Nutritional support in a surgical patient
Patients undergoing surgery should be nutritionally optimized. Excess weight should be reduced by dietary advice. Ascertaining body mass index (BMI) by the following equation guides the clinician and the patient to adopt measures for necessary nutritional modifications in overweight and underweight patients.

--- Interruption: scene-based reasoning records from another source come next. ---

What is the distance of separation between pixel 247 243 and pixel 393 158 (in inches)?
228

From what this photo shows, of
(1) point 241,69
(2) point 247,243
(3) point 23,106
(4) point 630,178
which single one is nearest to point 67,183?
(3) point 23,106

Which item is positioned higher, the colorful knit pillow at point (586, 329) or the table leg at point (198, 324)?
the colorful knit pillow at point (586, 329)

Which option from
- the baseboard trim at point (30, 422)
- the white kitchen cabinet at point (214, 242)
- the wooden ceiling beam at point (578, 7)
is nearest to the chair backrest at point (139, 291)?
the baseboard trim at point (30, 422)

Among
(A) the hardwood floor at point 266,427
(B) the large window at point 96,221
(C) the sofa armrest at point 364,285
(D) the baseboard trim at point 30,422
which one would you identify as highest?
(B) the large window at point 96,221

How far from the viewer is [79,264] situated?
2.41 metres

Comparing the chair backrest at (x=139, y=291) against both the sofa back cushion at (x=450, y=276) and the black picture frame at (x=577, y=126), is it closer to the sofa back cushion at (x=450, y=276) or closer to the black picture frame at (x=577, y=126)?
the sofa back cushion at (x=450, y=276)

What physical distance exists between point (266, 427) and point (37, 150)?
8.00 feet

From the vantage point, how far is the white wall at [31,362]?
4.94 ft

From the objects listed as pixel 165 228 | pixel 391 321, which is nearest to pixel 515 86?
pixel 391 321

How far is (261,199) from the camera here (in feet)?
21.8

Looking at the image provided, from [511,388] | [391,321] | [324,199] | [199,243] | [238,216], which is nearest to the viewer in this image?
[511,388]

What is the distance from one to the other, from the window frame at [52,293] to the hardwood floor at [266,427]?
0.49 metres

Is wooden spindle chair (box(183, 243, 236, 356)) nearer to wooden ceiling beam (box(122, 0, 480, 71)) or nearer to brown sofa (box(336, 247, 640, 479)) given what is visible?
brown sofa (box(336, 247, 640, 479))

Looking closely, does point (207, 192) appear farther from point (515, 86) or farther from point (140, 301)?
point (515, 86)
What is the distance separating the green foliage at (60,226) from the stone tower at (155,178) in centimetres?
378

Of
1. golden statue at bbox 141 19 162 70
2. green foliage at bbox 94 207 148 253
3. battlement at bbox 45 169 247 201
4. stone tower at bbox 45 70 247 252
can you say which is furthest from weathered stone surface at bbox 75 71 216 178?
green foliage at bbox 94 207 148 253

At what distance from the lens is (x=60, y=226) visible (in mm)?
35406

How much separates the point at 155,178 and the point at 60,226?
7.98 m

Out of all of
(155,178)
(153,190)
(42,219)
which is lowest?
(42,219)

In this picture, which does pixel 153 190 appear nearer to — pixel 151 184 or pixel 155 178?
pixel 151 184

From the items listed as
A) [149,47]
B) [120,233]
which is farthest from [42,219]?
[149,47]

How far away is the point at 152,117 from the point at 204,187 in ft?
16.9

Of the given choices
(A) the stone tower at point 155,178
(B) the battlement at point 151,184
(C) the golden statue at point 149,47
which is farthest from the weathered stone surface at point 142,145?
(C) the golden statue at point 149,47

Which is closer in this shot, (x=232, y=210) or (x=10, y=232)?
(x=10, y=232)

BMI = Wt in kg/Ht in meters2
A patient with a body mass index below 18.5 needs nutritional support and a person with a BMI more than 30 needs weight reduction to avoid complications associated with obesity. A patient with a body mass index of 15 is at risk of postoperative mortality. A patient, in whom enteral feeding has to be held up for a week, will require nutritional support. An undernourished patient, a cancer patient, a patient who has undergone major surgery like pancreatico-duodenectomy, hepatic surgery, major gut resection and patients with postoperative high-output gut fistula will require nutritional support. The ideal route for nutritional support is oral alimentation with or without a device to deliver it. Oral alimentation is natural, comfortable and physiological, which maintains mucosal gut integrity, IgA production and normal gut flora. Enteral nutrition can also be delivered by nasogastric tube or jejunostomy. Parenteral nutrition can be given through a central or peripheral route depending upon the estimated duration of alimentation. Parenteral nutrition should meet all the fluid and calorie requirements with all the components of carbohydrates, amino acids, lipids, electrolytes, trace elements and vitamins.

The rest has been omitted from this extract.